I think you’re more unreasonable to go through her to sort out “visitations and such”.
Why?
And don’t say because she’s better at it than your ex because she has vagina, because that’s just bullshit.

You might think that’s not the point of your post. But here’s the thing… you don’t want her having the say in parenting decisions for your children - but you’re treating her as their parent in going to her for arrangements. If she gets - if you give her their dad’s role in that, why wouldn’t she also have their dad’s role in deciding on SM exposure?

What is she actually doing on Instagram?

  • Recording her day to day life and sharing with friends? The usual - we’re out pumpkin picking type photo? Pretty normal.
  • Monetising their existence on a public account designed to build stranger followers with very personal stories? Something quite different.
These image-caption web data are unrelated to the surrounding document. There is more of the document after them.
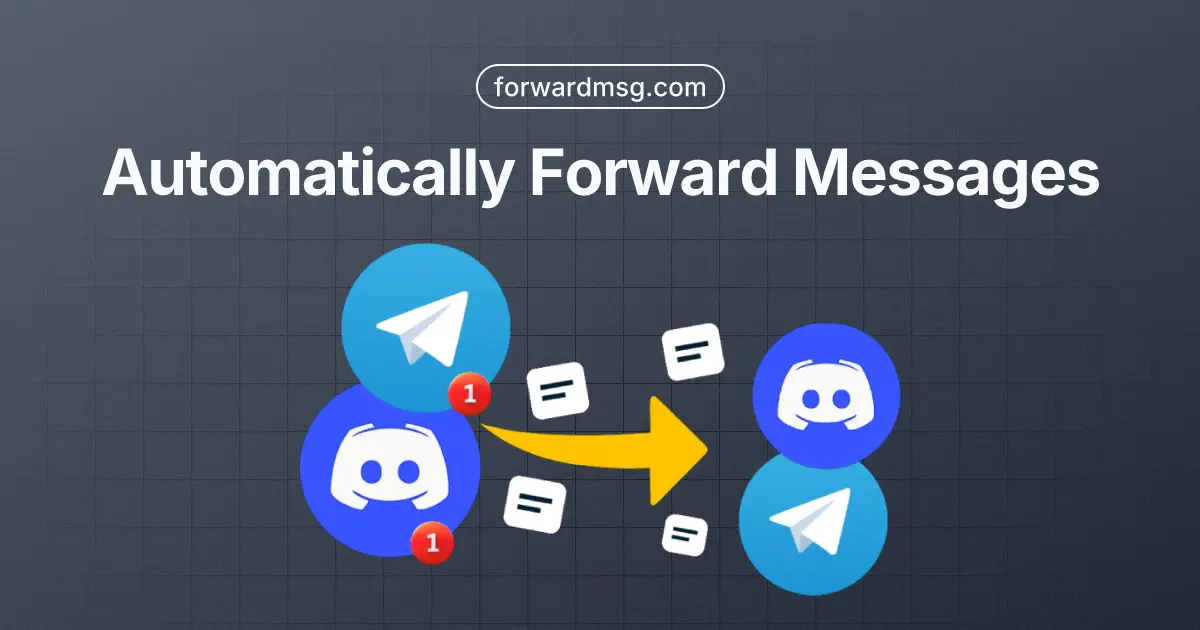 ForwardMsg product image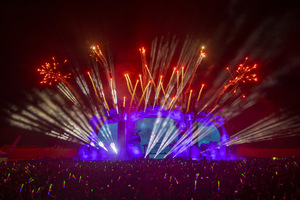 foto Forever Festival, 6 juli 2024, Megaland, Schaesberg #1009778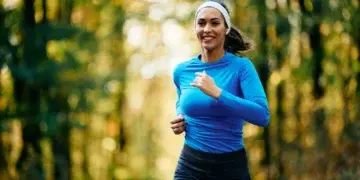 Как правильно размяться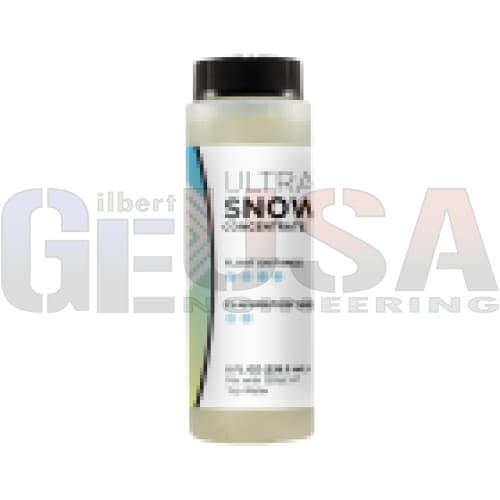 Ultra Dry Snow Juice Concentrate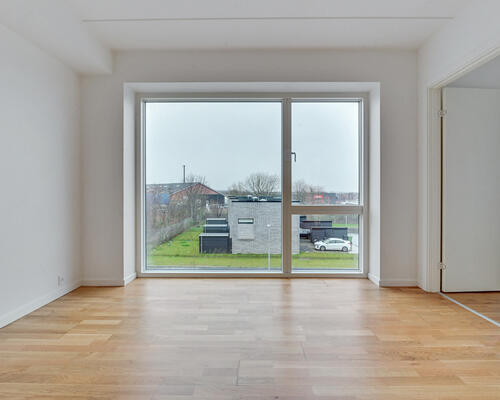 2 værelses lejlighed i Risskov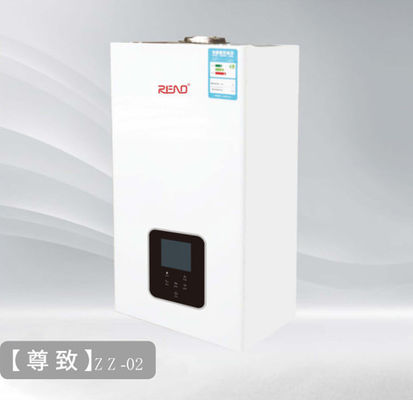 20kW naścienny kocioł kondensacyjny Import Cpu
I think you need to loop their dad back into parenting them, and discuss with him your concerns.

Cocomarine · 03/10/2021 12:31

Cross posted so just read that their dad backs you up. Does he? Are you sure he doesn’t just tell both women in his life what they want to hear? Are you saying he has actually told his girlfriend to stop, and she continues regardless?

DeepaBeesKit · 03/10/2021 12:36

Yanbu to insist your childrens pictures not be posted on social media. I would be fuming if people posted mine without permission.

aSofaNearYou · 03/10/2021 12:38

OP your only response was very against the idea that you are being unreasonable, so I can't help but wonder why you're posting? You're clearly set in your opinion on this.

I don't think YABU to be annoyed and as a Step parent, can't really see what joy she's getting out of posting these pics. But I do think it makes a big difference to how worried you should be, whether her account is private or not.

CyclingIsNotOuting · 03/10/2021 12:43

Report every post with your child and get Instagram to remove them
This is what I would do too.
I don’t want my DC on social media. I don't want other people posting picture of them either. People I know respect this decision.
If she won’t stop I’d report every single post and tell your ex to do the same. She’ll get the message eventually.